Personal information
- Date of birth: 10 January 2003 (age 23)
- Place of birth: Qamishli, Syria
- Height: 1.87 m (6 ft 2 in)
- Position: Defender

Team information
- Current team: Degerfors IF

Youth career
- Vasalunds IF
- AIK
- Bromstens IK
- 2017–2021: AIK

Senior career*
- Years: Team / Apps / (Gls)
- 2022–2026: AIK / 11 / (0)
- 2022: → Västerås (loan) / 7 / (0)
- 2022: → Sandvikens IF (loan) / 12 / (1)
- 2023: → HK (loan) / 25 / (2)
- 2025: → FH (loan) / 26 / (0)
- 2026–: Degerfors IF / 7 / (0)

International career^{‡}
- 2024–: Syria / 17 / (2)

= Ahmad Faqa =

Syrian footballer (born 2003)

Ahmad Faqa (أحمد فقا, /ar/; born 10 January 2003) is a Syrian professional footballer who plays as a defender for Allsvenskan club Degerfors and the Syria national team.

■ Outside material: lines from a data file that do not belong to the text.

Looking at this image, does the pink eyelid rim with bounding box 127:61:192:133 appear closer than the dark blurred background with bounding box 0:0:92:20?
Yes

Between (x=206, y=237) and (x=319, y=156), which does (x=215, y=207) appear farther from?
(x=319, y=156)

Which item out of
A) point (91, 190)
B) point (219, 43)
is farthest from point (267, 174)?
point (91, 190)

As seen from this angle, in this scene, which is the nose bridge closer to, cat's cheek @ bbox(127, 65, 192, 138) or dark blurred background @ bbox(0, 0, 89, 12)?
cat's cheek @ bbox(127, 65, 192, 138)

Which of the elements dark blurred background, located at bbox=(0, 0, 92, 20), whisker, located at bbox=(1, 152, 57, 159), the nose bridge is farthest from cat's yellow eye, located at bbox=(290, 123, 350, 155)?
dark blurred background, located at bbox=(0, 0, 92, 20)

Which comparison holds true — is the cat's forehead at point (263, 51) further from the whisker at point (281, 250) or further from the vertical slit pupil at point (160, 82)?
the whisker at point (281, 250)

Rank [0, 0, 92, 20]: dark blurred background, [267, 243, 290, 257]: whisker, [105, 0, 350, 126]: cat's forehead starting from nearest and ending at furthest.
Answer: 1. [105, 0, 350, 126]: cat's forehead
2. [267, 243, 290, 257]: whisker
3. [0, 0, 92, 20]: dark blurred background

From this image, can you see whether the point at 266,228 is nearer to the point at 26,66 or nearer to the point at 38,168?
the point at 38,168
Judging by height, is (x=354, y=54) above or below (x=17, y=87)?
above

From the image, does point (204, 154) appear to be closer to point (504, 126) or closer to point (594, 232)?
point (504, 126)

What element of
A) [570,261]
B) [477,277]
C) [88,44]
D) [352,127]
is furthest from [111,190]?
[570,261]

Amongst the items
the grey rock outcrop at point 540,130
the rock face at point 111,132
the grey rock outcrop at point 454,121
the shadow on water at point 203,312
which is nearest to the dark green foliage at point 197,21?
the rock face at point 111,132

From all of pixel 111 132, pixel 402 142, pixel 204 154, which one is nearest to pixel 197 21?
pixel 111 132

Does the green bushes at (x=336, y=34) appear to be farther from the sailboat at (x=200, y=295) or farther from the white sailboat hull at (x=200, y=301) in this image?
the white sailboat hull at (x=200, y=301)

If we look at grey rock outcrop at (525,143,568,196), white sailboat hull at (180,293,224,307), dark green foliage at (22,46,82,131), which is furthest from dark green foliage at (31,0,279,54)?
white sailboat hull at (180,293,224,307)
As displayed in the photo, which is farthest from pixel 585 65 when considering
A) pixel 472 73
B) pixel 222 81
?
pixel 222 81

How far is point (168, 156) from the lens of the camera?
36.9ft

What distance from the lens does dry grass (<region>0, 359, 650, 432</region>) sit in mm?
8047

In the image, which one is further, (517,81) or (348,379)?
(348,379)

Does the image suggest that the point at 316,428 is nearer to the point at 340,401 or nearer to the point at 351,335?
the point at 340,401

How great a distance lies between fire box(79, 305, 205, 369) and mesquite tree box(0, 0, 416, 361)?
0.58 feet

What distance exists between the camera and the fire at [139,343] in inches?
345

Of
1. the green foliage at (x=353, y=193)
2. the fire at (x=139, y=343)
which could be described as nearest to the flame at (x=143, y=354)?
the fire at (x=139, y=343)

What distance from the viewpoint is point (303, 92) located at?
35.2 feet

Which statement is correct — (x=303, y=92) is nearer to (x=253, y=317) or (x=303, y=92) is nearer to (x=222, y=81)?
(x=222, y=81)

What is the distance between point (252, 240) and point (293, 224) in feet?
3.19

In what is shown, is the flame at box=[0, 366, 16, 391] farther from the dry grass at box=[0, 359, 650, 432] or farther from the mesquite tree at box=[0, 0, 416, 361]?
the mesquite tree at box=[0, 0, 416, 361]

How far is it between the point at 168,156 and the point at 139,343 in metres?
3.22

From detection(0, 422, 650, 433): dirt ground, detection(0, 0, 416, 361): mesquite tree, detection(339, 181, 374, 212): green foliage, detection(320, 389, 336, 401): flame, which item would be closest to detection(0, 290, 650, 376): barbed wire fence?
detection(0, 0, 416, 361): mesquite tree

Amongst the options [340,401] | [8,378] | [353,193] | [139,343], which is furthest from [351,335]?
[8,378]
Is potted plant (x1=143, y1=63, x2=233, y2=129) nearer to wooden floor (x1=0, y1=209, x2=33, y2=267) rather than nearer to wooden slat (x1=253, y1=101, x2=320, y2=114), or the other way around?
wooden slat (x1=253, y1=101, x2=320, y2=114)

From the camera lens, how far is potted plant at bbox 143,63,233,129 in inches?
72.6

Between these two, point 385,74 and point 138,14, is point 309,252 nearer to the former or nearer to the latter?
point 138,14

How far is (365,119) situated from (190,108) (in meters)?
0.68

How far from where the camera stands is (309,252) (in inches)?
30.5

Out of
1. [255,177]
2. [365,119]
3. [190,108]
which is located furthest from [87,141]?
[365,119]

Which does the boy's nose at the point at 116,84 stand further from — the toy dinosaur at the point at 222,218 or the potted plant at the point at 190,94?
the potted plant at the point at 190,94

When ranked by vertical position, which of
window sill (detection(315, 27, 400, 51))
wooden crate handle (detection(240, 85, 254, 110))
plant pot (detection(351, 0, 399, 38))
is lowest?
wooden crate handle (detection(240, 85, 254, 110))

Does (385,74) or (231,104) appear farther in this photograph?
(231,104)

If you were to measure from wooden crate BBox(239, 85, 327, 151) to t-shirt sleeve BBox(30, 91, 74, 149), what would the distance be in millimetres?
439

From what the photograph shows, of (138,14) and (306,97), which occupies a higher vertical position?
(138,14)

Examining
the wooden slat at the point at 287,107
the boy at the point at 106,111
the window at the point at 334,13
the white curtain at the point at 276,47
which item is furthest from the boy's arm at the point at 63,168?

==Early and personal life==
Faqa was born in Qamishli, Syria on 10 January 2003. His family moved to Sweden in 2012, settling in Rinkeby, near Stockholm.

==Club career==
Faqa spent his early career with Vasalunds IF, AIK and Bromstens IK, where he initially played as a striker.

He returned to AIK at under-15 level. He made his senior debut for AIK in February 2022, in the Swedish Cup, and in March 2022 he signed a new contract with AIK until the end of the 2026 season, before moving on loan to Västerås.

In July 2022 he signed on loan for Sandvikens IF.

In March 2023 he signed on loan for Icelandic club HK until the end of the season.

On his return to AIK in the 2024 season, he made a number of appearances.

In April 2025 he moved on loan to Icelandic club FH, until the end of July. In July, KR were reported to be trying to sign Faqa.

On 22 July 2026, he signed with Degerfors IF.

==International career==
Faqa made his international debut for Syria in 2024, scoring his first goal in March 2025.